WITH RECURSIVE numbers AS (
SELECT 1 AS ids
UNION ALL
SELECT ids + 1
FROM numbers
WHERE ids < (SELECT MAX(customer_id) FROM Customers)
)
SELECT n.ids
FROM numbers n
LEFT JOIN Customers c
ON n.ids = c.customer_id
WHERE c.customer_id IS NULL
ORDER BY n.ids;
There are no language-specific implementation differences because the actual submission language for this problem is SQL. The logic remains identical regardless of whether the explanation is presented alongside Python or Go.
Worked Examples
Example 1
Input table:
| customer_id | customer_name |
|---|---|
| 1 | Alice |
| 4 | Bob |
| 5 | Charlie |
Step 1: Find maximum ID
max_id = 5
Step 2: Generate sequence from 1 to 5
| Generated IDs |
|---|
| 1 |
| 2 |
| 3 |
| 4 |
| 5 |
Step 3: Compare against Customers table
| Generated ID | Exists in Customers? | Missing? |
|---|---|---|
| 1 | Yes | No |
| 2 | No | Yes |
| 3 | No | Yes |
| 4 | Yes | No |
| 5 | Yes | No |
Step 4: Return missing IDs
| ids |
|---|
| 2 |
| 3 |
Complexity Analysis
| Measure | Complexity | Explanation |
|---|---|---|
| Time | O(M + N) | Generate up to M IDs and compare against N customer rows |
| Space | O(M) | The recursive sequence stores up to M generated numbers |
Since M ≤ 100, the solution is extremely efficient in practice.
The recursive CTE generates at most 100 rows, so both memory usage and runtime remain very small.
Test Cases
# Example case
# Missing IDs inside the range
assert find_missing_ids([1, 4, 5]) == [2, 3]
# No missing IDs
# Complete sequence already exists
assert find_missing_ids([1, 2, 3, 4]) == []
# Single customer with ID 1
# No missing values before max_id
assert find_missing_ids([1]) == []
# Single customer with larger ID
# All smaller IDs are missing
assert find_missing_ids([5]) == [1, 2, 3, 4]
# Missing IDs at the beginning
assert find_missing_ids([3, 4, 5]) == [1, 2]
# Missing IDs in the middle
assert find_missing_ids([1, 2, 5, 6]) == [3, 4]
# Alternating gaps
assert find_missing_ids([1, 3, 5, 7]) == [2, 4, 6]
# Maximum boundary example
assert find_missing_ids([100]) == list(range(1, 100))
# Dense table with one missing value
assert find_missing_ids([1, 2, 3, 5]) == [4]
# Multiple scattered gaps
assert find_missing_ids([2, 4, 7]) == [1, 3, 5, 6]
Test Summary
| Test | Why |
|---|---|
[1, 4, 5] |
Basic example with middle gaps |
[1, 2, 3, 4] |
No missing IDs |
[1] |
Smallest valid table |
[5] |
Missing values before first present ID |
[3, 4, 5] |
Missing prefix range |
[1, 2, 5, 6] |
Consecutive missing block |
[1, 3, 5, 7] |
Alternating gaps |
[100] |
Upper boundary stress case |
[1, 2, 3, 5] |
Single missing value |
[2, 4, 7] |
Multiple scattered missing IDs |
Edge Cases
Case 1: No Missing IDs
If the table already contains every ID from 1 to max_id, the result should be empty.
For example:
1, 2, 3, 4
A buggy implementation might accidentally return extra rows due to incorrect join conditions or filtering logic.
This solution handles the case correctly because only rows with NULL matches are returned.

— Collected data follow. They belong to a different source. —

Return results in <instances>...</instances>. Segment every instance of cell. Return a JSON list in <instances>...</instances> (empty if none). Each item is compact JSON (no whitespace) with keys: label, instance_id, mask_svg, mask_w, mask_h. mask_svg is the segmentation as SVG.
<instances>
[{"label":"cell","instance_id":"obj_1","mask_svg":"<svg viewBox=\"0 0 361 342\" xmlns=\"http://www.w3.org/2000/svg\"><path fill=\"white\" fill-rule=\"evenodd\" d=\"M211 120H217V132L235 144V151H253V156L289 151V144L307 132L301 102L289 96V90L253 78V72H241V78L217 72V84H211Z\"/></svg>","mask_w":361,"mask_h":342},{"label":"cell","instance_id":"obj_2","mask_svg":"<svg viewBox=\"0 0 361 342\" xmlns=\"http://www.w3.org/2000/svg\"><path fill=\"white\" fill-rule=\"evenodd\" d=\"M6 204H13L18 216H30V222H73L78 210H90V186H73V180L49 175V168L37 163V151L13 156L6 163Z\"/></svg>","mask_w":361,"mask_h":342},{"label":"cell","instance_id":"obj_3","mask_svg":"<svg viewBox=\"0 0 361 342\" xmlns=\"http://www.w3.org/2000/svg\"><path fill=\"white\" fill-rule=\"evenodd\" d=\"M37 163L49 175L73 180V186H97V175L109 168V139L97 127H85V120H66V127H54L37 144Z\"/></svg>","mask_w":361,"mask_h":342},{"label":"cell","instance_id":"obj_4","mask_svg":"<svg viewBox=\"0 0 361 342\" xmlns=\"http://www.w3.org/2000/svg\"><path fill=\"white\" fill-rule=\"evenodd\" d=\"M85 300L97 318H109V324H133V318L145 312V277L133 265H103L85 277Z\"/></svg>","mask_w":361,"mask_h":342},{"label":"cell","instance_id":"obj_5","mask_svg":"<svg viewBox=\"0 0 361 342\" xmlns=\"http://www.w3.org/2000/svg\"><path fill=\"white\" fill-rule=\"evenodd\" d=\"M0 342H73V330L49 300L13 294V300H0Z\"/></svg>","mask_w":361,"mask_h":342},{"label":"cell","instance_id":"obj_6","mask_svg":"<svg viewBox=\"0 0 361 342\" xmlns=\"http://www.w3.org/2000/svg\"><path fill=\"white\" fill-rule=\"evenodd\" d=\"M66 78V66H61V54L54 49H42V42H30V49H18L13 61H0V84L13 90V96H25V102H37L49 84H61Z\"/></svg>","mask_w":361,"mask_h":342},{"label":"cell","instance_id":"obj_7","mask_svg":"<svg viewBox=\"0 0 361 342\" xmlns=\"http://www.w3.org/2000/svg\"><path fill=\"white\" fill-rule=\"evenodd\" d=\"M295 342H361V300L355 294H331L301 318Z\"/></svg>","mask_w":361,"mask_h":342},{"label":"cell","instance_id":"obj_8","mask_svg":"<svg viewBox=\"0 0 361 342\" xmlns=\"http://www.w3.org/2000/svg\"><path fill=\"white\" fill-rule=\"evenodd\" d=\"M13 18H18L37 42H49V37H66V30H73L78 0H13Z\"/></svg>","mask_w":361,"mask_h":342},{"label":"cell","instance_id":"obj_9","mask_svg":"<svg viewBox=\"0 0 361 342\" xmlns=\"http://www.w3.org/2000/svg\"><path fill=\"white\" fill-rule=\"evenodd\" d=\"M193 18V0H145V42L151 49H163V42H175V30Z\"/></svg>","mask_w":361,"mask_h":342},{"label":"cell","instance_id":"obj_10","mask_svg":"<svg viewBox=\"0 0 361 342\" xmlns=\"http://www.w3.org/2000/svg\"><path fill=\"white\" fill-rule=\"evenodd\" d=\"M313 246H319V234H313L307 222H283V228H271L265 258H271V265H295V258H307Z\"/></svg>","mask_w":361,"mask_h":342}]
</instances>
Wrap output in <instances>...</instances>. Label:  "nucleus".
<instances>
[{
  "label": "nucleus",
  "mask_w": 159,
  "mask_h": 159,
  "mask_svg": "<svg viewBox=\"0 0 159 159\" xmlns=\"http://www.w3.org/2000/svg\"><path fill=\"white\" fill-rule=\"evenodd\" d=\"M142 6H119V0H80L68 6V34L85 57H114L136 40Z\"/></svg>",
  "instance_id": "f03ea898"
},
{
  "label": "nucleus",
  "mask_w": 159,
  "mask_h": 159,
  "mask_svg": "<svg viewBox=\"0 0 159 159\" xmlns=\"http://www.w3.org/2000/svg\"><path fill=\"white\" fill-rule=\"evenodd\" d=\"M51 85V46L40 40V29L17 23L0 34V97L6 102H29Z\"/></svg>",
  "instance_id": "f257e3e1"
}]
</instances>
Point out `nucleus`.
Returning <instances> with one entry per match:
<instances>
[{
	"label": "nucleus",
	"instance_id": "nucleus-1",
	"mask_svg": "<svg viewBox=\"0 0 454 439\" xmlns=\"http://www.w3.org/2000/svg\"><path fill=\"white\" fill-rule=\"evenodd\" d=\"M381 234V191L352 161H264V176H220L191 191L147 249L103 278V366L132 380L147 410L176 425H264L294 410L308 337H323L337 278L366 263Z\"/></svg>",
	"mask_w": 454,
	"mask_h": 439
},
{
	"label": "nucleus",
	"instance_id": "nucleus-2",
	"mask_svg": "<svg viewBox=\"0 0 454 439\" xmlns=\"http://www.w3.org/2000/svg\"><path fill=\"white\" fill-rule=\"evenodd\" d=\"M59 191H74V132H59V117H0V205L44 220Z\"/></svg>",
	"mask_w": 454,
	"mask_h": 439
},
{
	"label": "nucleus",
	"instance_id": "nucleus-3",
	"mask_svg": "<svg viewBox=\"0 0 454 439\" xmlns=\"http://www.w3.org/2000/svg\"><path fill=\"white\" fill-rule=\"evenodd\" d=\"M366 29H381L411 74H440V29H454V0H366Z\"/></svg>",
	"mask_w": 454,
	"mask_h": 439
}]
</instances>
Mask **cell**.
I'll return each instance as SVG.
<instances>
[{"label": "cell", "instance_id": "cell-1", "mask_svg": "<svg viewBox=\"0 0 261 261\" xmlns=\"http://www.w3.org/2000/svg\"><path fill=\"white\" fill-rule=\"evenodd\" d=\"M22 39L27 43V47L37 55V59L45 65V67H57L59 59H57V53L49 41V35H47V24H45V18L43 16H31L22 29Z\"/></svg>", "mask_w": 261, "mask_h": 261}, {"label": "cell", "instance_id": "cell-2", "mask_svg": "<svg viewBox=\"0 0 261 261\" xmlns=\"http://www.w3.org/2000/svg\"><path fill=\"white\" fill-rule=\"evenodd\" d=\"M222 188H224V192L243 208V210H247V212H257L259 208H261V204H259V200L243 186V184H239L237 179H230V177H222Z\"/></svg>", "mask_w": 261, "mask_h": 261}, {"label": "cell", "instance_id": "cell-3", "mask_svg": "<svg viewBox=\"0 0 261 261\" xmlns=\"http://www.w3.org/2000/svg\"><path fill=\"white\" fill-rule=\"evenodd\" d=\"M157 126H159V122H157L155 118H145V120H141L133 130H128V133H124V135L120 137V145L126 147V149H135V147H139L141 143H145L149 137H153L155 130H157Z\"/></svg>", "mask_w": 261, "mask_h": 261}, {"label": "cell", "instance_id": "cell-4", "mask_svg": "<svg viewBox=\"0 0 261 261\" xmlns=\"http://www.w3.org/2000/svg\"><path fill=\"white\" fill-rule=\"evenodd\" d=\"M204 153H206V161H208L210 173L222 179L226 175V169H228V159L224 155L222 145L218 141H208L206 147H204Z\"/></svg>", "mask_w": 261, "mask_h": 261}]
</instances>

Fully matched rows are excluded.
Case 2: IDs Do Not Start at 1
The table might begin with a larger ID, such as:
3, 4, 5
In this scenario, IDs 1 and 2 are still considered missing because the required range always begins at 1.
Some incorrect solutions mistakenly start generating numbers from the minimum existing ID instead of from 1.
This implementation explicitly starts the recursive sequence at 1, guaranteeing correct behavior.
Case 3: Only One Customer Exists
If the table contains a single row:
customer_id = 5
then IDs 1, 2, 3, 4 must be returned.
A naive implementation may incorrectly assume there are no missing values when only one row exists.
The recursive generation step avoids this issue because it still constructs the full range from 1 through 5.